[ Not relevant upstream, therefore no upstream commit. ]
To fix, use jiffies64_to_nsecs() directly instead of deriving the result
according to jiffies_to_usecs().
As the return type of jiffies_to_usecs() is 'unsigned int', when the return
value is more than the size of 'unsigned int', the leading 32 bits would be
discarded.
Suppose USEC_PER_SEC=1000000L and HZ=1000, below are the expected and
actual incorrect result of jiffies_to_usecs(0x7770ef70):
- expected : jiffies_to_usecs(0x7770ef70) = 0x000001d291274d80
- incorrect : jiffies_to_usecs(0x7770ef70) = 0x0000000091274d80
The leading 0x000001d200000000 is discarded.

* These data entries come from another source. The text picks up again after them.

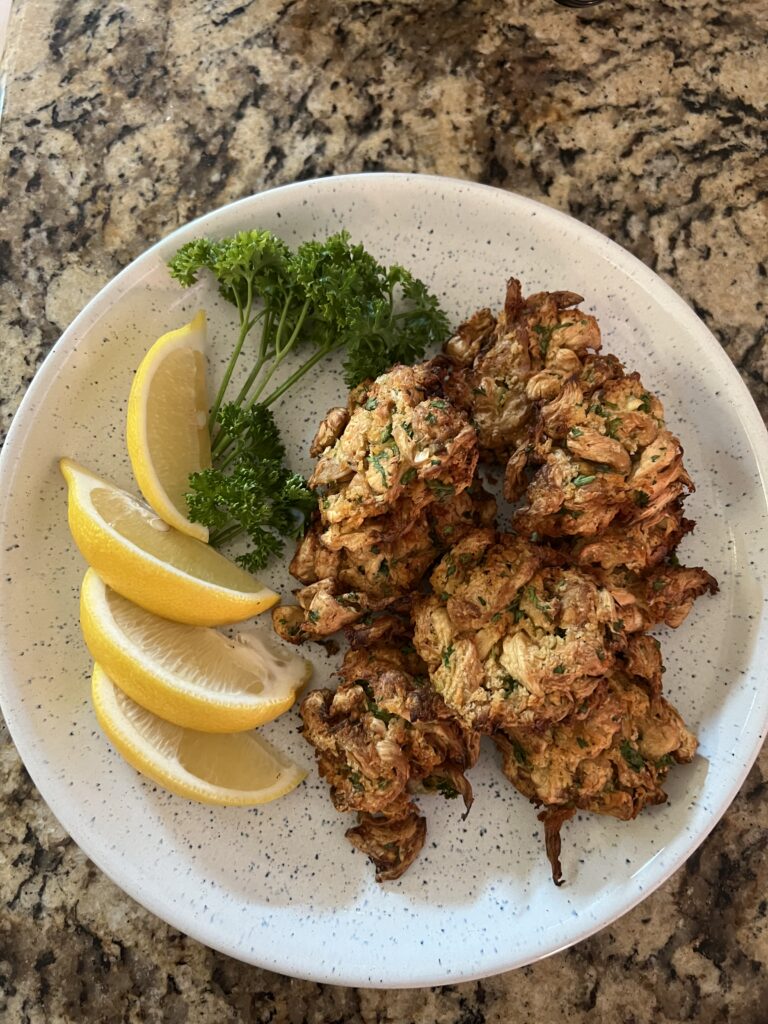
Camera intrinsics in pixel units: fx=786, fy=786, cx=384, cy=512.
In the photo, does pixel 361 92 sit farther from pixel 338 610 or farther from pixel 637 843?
pixel 637 843

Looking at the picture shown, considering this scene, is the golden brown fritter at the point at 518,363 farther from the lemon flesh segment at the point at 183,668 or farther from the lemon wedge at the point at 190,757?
the lemon wedge at the point at 190,757

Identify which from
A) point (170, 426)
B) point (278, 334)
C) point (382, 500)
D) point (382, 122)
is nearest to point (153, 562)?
point (170, 426)

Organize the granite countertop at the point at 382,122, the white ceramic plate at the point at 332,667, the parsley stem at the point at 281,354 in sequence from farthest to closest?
the granite countertop at the point at 382,122 < the parsley stem at the point at 281,354 < the white ceramic plate at the point at 332,667

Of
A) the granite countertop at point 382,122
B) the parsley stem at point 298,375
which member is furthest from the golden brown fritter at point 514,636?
the granite countertop at point 382,122

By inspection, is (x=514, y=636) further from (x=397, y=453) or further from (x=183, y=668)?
(x=183, y=668)

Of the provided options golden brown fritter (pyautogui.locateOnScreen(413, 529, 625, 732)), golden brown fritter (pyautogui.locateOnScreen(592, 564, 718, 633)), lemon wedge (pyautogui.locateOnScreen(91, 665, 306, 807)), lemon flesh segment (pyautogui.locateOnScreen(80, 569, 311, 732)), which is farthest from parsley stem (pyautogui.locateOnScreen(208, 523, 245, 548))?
golden brown fritter (pyautogui.locateOnScreen(592, 564, 718, 633))

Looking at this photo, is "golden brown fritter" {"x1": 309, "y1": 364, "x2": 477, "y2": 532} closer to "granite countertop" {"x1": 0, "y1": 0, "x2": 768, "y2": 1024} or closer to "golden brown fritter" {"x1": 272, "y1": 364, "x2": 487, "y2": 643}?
"golden brown fritter" {"x1": 272, "y1": 364, "x2": 487, "y2": 643}
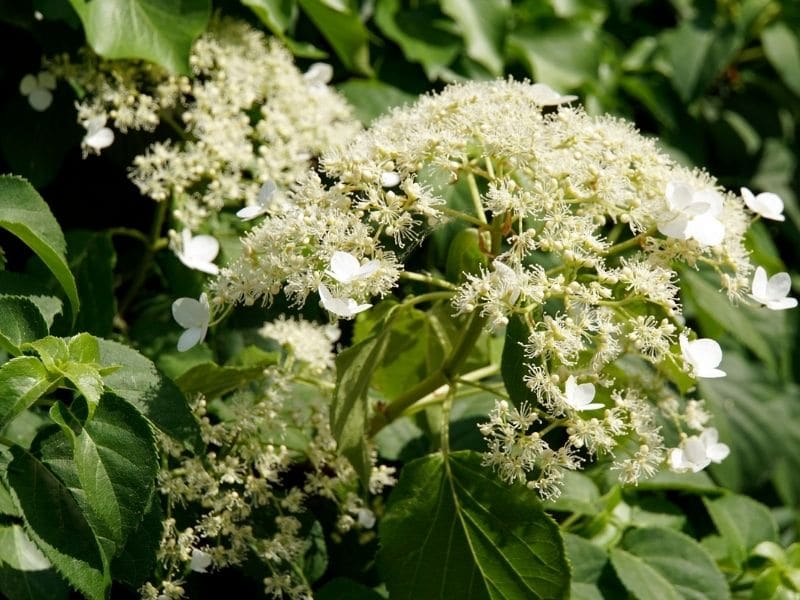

After xen vcpu hotplug and when the new vcpu steal clock is calculated for
the first time, the result of this_rq()->prev_steal_time in
steal_account_process_tick() would be far smaller than the expected
value, due to that jiffies_to_usecs() discards the leading 32 bits.
As a result, the diff between current steal and this_rq()->prev_steal_time
is always very large. Steal usage would become 100% when the initial steal
clock obtained from xen hypervisor is very large during xen vcpu hotplug,
that is, when the guest is already up for a long time.
The bug can be detected by doing the following:
* Boot xen guest with vcpus=2 and maxvcpus=4
* Leave the guest running for a month so that the initial steal clock for
the new vcpu would be very large
* Hotplug 2 extra vcpus
* The steal time of new vcpus in /proc/stat would increase abnormally and
sometimes steal usage in top can become 100%
This was incidentally fixed in the patch set starting by
commit
93825f2ec736 ("jiffies: Reuse TICK_NSEC instead of NSEC_PER_JIFFY")
and ended with
commit
b672592f0221 ("sched/cputime: Remove generic asm headers").
Orabug:
28806208
Link: https://lkml.org/lkml/2019/2/28/1373
Suggested-by: Juergen Gross <jgross@suse.com>
Signed-off-by: Dongli Zhang <dongli.zhang@oracle.com>
Reviewed-by: Joe Jin <joe.jin@oracle.com>
Signed-off-by: Brian Maly <brian.maly@oracle.com>